Among the records below, find the line that has "The expansion method"; from there, give the lines again exactly, and stop after the line that has "Researchers developed a".

(Dataset entries)
══════════════════════════════

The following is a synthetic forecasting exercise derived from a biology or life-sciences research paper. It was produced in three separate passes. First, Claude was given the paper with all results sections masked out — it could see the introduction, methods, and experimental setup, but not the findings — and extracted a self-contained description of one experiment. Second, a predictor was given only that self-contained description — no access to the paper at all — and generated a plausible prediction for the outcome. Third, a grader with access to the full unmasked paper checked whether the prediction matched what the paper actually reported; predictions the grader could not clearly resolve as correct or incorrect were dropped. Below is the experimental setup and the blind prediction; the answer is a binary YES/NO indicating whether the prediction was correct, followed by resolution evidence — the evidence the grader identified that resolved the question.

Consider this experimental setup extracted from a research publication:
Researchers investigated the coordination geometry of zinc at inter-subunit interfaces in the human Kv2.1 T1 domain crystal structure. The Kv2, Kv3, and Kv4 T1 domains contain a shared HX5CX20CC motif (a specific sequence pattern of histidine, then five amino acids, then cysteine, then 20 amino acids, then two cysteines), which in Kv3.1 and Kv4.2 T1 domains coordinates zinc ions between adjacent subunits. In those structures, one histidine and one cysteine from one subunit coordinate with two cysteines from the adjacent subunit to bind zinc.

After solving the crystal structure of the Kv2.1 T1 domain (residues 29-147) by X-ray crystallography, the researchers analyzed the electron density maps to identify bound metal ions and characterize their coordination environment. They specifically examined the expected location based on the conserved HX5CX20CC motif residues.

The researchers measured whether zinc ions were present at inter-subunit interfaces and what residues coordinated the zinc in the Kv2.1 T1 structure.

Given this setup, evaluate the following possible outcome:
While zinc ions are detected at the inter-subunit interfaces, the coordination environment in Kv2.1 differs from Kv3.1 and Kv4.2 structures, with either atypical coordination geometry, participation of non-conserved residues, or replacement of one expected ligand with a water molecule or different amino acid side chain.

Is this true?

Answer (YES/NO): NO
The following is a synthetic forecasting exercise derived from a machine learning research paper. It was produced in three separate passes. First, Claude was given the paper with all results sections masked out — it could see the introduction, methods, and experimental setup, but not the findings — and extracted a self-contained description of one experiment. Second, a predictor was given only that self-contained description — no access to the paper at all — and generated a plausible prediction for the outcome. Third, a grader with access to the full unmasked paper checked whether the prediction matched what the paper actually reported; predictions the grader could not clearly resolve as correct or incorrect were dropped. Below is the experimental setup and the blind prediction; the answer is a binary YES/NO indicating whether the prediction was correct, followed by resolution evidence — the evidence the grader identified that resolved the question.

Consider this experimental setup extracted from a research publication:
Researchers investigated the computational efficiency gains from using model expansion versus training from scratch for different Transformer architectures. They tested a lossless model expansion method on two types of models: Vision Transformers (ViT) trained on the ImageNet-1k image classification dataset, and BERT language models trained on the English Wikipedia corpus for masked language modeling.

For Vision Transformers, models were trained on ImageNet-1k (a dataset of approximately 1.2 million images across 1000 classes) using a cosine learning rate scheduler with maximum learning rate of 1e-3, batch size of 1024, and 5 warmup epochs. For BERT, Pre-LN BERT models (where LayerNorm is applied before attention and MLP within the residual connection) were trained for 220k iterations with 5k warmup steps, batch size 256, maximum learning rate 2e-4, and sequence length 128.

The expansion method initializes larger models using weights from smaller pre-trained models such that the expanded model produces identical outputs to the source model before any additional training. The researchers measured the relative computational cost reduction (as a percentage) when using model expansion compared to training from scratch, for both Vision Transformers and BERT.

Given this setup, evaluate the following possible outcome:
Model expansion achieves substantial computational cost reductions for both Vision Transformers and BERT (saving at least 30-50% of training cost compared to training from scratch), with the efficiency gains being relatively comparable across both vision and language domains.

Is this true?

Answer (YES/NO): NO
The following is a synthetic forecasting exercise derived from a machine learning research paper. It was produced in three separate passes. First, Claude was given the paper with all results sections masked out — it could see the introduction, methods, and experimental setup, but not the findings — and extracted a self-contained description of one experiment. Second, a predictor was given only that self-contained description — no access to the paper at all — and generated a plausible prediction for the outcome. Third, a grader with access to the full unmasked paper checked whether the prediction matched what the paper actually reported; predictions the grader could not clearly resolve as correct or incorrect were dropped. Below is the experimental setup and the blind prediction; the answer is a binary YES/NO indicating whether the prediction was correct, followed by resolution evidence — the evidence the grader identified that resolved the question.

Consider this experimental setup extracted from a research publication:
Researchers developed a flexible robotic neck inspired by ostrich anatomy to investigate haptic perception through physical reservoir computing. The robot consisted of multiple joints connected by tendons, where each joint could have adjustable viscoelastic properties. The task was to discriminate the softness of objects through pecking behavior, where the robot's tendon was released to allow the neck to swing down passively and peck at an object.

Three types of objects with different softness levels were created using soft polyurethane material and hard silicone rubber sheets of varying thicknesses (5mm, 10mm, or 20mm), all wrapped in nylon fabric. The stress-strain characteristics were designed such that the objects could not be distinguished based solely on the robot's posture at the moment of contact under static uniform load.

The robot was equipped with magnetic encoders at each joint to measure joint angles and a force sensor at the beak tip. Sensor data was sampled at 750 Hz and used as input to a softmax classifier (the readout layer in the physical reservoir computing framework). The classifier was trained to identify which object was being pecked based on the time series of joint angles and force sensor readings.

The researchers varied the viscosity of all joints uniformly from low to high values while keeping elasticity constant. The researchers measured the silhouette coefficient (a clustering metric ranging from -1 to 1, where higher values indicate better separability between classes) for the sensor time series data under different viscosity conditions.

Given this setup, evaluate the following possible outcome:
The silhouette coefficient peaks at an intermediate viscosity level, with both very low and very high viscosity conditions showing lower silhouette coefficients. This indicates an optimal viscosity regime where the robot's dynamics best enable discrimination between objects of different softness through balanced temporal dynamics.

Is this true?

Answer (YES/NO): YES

══════════════════════════════

== FINISHED TASK ==
The expansion method initializes larger models using weights from smaller pre-trained models such that the expanded model produces identical outputs to the source model before any additional training. The researchers measured the relative computational cost reduction (as a percentage) when using model expansion compared to training from scratch, for both Vision Transformers and BERT.

Given this setup, evaluate the following possible outcome:
Model expansion achieves substantial computational cost reductions for both Vision Transformers and BERT (saving at least 30-50% of training cost compared to training from scratch), with the efficiency gains being relatively comparable across both vision and language domains.

Is this true?

Answer (YES/NO): NO
The following is a synthetic forecasting exercise derived from a machine learning research paper. It was produced in three separate passes. First, Claude was given the paper with all results sections masked out — it could see the introduction, methods, and experimental setup, but not the findings — and extracted a self-contained description of one experiment. Second, a predictor was given only that self-contained description — no access to the paper at all — and generated a plausible prediction for the outcome. Third, a grader with access to the full unmasked paper checked whether the prediction matched what the paper actually reported; predictions the grader could not clearly resolve as correct or incorrect were dropped. Below is the experimental setup and the blind prediction; the answer is a binary YES/NO indicating whether the prediction was correct, followed by resolution evidence — the evidence the grader identified that resolved the question.

Consider this experimental setup extracted from a research publication:
Researchers developed a flexible robotic neck inspired by ostrich anatomy to investigate haptic perception through physical reservoir computing. The robot consisted of multiple joints connected by tendons, where each joint could have adjustable viscoelastic properties. The task was to discriminate the softness of objects through pecking behavior, where the robot's tendon was released to allow the neck to swing down passively and peck at an object.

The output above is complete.